At which point I remembered something I have often heard from Tories: the main reason young people join the Conservative Association in affluent towns and suburbs is to find a future spouse.
So perhaps the rise of internet dating and the continued decline in Tory party membership (despite its greater success at the polls) are linked. By giving them the ability to find exactly the right person, dating sites enable the young and single to dispense with the clumsy sociability of the Conservative Association spring ball.
I was gratified that the most distinguished attendee at the seminar, Stephen Dorrell, concurred.
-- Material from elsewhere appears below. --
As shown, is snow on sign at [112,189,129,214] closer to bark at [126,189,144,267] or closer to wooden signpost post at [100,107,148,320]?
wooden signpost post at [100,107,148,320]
The problem, he said, is that as the state becomes in many ways more powerful (partly as a result of the network effects of digital information), and as more people adopt a purely individualistic and transactional approach to meeting their needs, the collective institutions needed to hold decision makers to account atrophy.
Suddenly, the brave new world of the PBA was looking a little bit less bright and shiny.
The Peterborough principle
Another big day for the RSA. As well as another of our ever more dynamic new Fellows’ evenings, tonight sees the launch of our partnership with Peterborough City Council and Arts Council East.
If public agencies are to improve service outcomes in the difficult years ahead they will need to forge a different type of relationship with citizens. This is one of the assumptions behind the partnership. The project aims to develop a debate at many levels about the future for Peterborough and its residents, showing that the way people live and how they engage with decision makers is crucial to the health and prosperity of the city. As a reflection of this belief, the project has an ‘open source’ design with citizens able to make any input they wish as it unfolds.
Having arts and culture at the heart of the partnership will, we hope, be an important source of innovation. Socially engaged arts and culture can play a major role in breaking down social barriers, mobilising and enthusing people, and firing the collective imagination of the city.
The project will also engage with the shape and form of front line public services. For example, there is a programme to develop a recovery community for problem drug users. We are also seeking to build on a pilot project in Manchester to develop what we are calling ‘an area based curriculum’ through which schools and the community work together to foster a wider culture of learning.
The project aims will also draw on the RSA Fellowship and lecture programme to bring new perspectives on the choices facing the city.
Peterborough is a successful city in many ways and far from the most socially and economically deprived. However levels of trust, engagement and attachment to place are lower than average and problems like crime and drug use higher. These problems often get worse when population rises take place and the Peterborough population is set to grow by about 20,000 over the next decade.
Peterborough leaders share with the RSA the view that we need to cultivate a more ambitious model of citizenship – more engaged, more self-reliant, more pro-social – and that this needs to be done, in part, through the development of a stronger sense of identity and attachment. At its heart this project seeks to answer a question I have often posed before: what kind of people do we need to be to create the better future we want?